┌──

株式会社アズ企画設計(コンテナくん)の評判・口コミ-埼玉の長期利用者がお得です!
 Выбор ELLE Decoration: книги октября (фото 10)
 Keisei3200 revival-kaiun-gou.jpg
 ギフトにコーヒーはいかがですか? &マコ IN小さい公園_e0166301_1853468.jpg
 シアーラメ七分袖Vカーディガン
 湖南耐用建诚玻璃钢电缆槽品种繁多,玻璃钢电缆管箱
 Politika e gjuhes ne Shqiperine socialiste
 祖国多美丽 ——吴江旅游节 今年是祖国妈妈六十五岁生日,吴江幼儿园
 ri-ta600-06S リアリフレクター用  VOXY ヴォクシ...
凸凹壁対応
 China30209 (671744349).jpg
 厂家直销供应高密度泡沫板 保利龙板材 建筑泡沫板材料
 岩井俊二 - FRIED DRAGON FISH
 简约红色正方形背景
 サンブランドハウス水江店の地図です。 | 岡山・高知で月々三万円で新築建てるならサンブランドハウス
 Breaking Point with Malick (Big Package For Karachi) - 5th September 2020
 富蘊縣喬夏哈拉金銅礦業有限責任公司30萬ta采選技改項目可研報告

└──

• ABOUT THIS EXERCISE
Write the lines out exactly, from the one with "Politika e gjuhes ne Shqiperine socialiste" down to the last line of the listing, and leave out all others.

• RESULT
 Politika e gjuhes ne Shqiperine socialiste
 祖国多美丽 ——吴江旅游节 今年是祖国妈妈六十五岁生日,吴江幼儿园
 ri-ta600-06S リアリフレクター用  VOXY ヴォクシ...
凸凹壁対応
 China30209 (671744349).jpg
 厂家直销供应高密度泡沫板 保利龙板材 建筑泡沫板材料
 岩井俊二 - FRIED DRAGON FISH
 简约红色正方形背景
 サンブランドハウス水江店の地図です。 | 岡山・高知で月々三万円で新築建てるならサンブランドハウス
 Breaking Point with Malick (Big Package For Karachi) - 5th September 2020
 富蘊縣喬夏哈拉金銅礦業有限責任公司30萬ta采選技改項目可研報告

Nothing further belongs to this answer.